The chance to strengthen the Second Amendment by using the case of his son against Biden’s push to restrict gun owners might be too difficult for the conservatives on the Supreme Court to pass on. 

NBC News explained that “by bringing these charges, the government is effectively inviting a drawn-out fight on a subject that’s been increasingly scrutinized by the courts, following the GOP-controlled Supreme Court’s revolutionary expansion of gun rights.

Just last month, for example, in a cannabis user’s case that involves one of the laws Biden was just charged under — which bars drug users from possessing guns — an appeals court said the law violates the Second Amendment. And Biden’s charges come as the Supreme Court will consider whether to expand gun rights even further in its upcoming term, which starts next month.

None of this is lost on Biden’s legal team. His lawyer Abbe Lowell said after the indictment: “We believe these charges are barred by the agreement the prosecutors made with Mr. Biden, the recent rulings by several federal courts that this statute is unconstitutional, and the facts that he did not violate that law, and we plan to demonstrate all of that in court.” 

Garland has been anything but a fair umpire of the law. Over the past few years he has used his power to attack the pro-life movement to the point where his department sent SWAT agents to the home of a pro-life activist and accused teachers protesting at school meetings of being domestic terrorists.
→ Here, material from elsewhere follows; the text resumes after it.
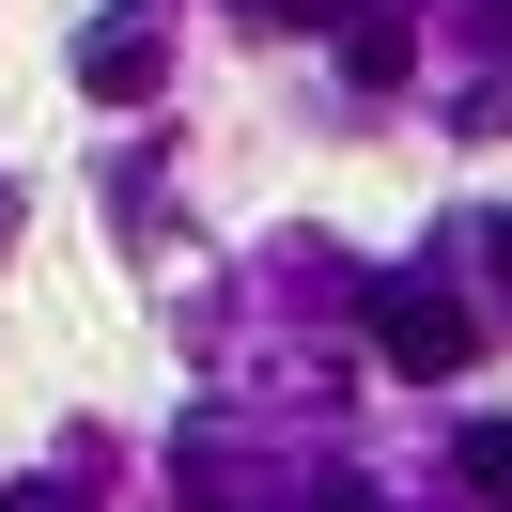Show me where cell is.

When DOJ agents opposed the use of SWAT teams and blew the whistle, Garland’s agents “stripped of his gun and badge, and escorted out of the FBI field office in Daytona Beach, Florida.”

Under his watch, the FBI has appeared to become more radicalized, going so far as investigating Catholics as potential “radicals” for supporting Latin Mass. 

In June, Garland was accused by a whistleblower of firing the team at the IRS investigating Hunter Biden for tax crimes. Gary Shapley and another whistleblower testified before Ways and Means Committee attorneys for more than seven hours, accusing  “Attorney General Merrick Garland of lying to Congress when he asserted that investigations into Biden would go on without political interference. Garland denied the charge. Werfel testified to Ways and Means in April and promised that whistleblowers would not be retaliated against. The second whistleblower alleged in his interview that he was retaliated against as early as October 2022.”

The White House looks at that laundry list and asks why he can’t be more corrupt in the face of the president’s son committing obvious gun crimes.